Fassen wir uns da lieber an die eigenene Nase

Und beginnen wir mit dem Schönen. Die von je her aufopferungsvollen Menschen auf der Süd haben anlässlich des 15-Jahre-Jubiläums von Ultrà Sankt Pauli noch mal richtig in die Trickkiste gegriffen und eine Choreo von einem anderen Stern auf die Kurve gezaubert. Lassen wir das Bild für sich sprechen.

MagischerFC St. Pauli vs. MSV Duisburg Dezember 2017
Choreo von einem anderen Stern

Kleine Erläuterung nebenbei, denn zum Teil brauchte es die für unsereins aus: Das bewegliche UFO wird von der Gegengerade aus in Richtung Süd abgeseilt, zudem spielen die Planeten und deren Farben auf die Verbindungen von USP zu Crews von Hapoel oder Ternana an. Schönheitsfehler: Zu wenig Gezündel (Pro Pyro! Warum explodiert das UFO nicht?) und das Timing der Enthüllung war nicht ganz tight. Dennoch eine Choreografie, die mal wieder Maßstäbe setzt und USP markieren damit erneut ein dickes Ausrufezeichen in Sachen Kreativität. Geil, einfach stark!

Damit haben wir die leicht zu bewertenden Dinge für heute abgehakt. Der Fußball ist weit komplizierter und es bleiben Fragen, die aber, wie eingangs schon behauptet, wohl zu früh gestellt werden.

Gegen das System?

→ Gegebenes Material:
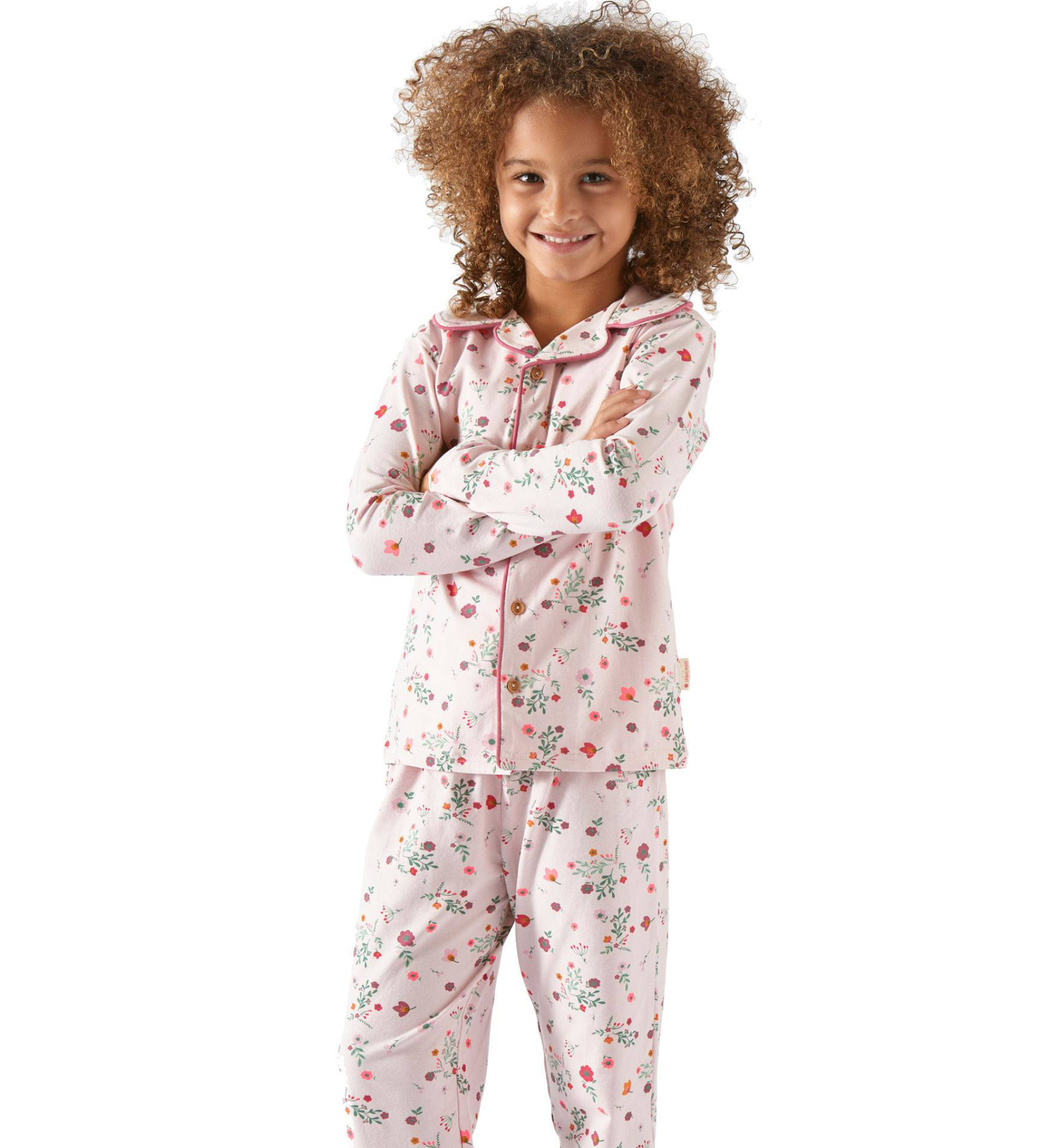 wehkamp Meisjes Kleding Nachtmode Pyjamas Gebloemde pyjama roze 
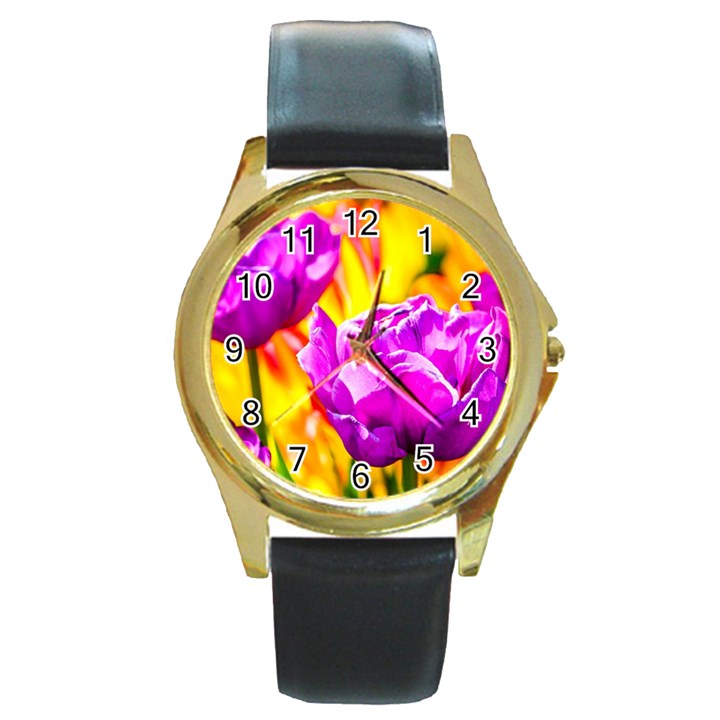 Violet Tulip Flowers Round Gold Metal Watch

→ Die Aufgabe: Schreibe den Lesetext über das Spiel des FC St. Pauli gegen den MSV Duisburg im Anschluss an die Zwischenüberschrift „Gegen das System?“ weiter. Die Zeilen stehen in keinem Zusammenhang mit dem Lesetext.

→ Gelöste Aufgabe:
Ein 4-2-3-1 soll es nominell sein, es sieht aber ganz anders aus. De facto haben wir wieder zwei Menschen da vorn, die wenig Lust haben, nach hinten zu arbeiten. Mit zwei Spitzen zu spielen, die die ganze Saison noch nicht funktioniert haben, ist keine aber mutige Entscheidung. Eher eine hilflose. Oder es steckt ein Plan dahinter, Allagui und Bouhaddouz doch noch zu einem kongenialen Duo zu entwickeln, wovon sie derzeit so weit entfernt sind wie der FC Köln vom Klassenerhalt. (Mitleid im Abstiegskampf will niemand, liebe FC-Fans.)

Nun ja, dass das eine halbe Woche nach Kauczinkis Dienstantritt auch noch nicht funktioniert, überrascht wohl keinen. So schnell legt wohl kein Trainer die nötigen Schalter um. Um es jetzt schon zu sagen: Hoffen wir mal, dass wir das letzte Spiel dieses Jahres am Montag nächster Woche nicht verlieren, dann wird hoffentlich in der Winterpause ordentlich gearbeitet und auf geht’s frisch in ein neues, erfolgreiches Fußballjahr.

Jedenfalls läuft heute natürlich der Ball auch nicht so, wie er es diesem Kader angemessen wäre. Wir sehen haufenweise planlose hohe Bälle kurz vor den Strafraum, wo sie niemand verwerten kann. Wir sehen immerhin etwas mehr Gift auf dem Platz, was in absurde Pfiffe, seltsame Gelbe Karten, zwei wenigstens fragwürdige Elfmeter und sogar einen Platzverweis, der zwar dämlich provoziert, aber auch nicht so richtig doll nachvollziehbar ist.

Wir sehen eine Mannschaft, die beim Gegentor nicht auseinanderfällt. Das tat sie aber auch noch nicht in Fürth oder Bielefeld, dort waren die zweiten Tore maßgeblich im Zerbrechen des fußballerischen Standings. Immerhin fällt dieses zweite Gegentor nicht so früh, sondern erst nach eigener Führung. Da halten wir uns gerade noch.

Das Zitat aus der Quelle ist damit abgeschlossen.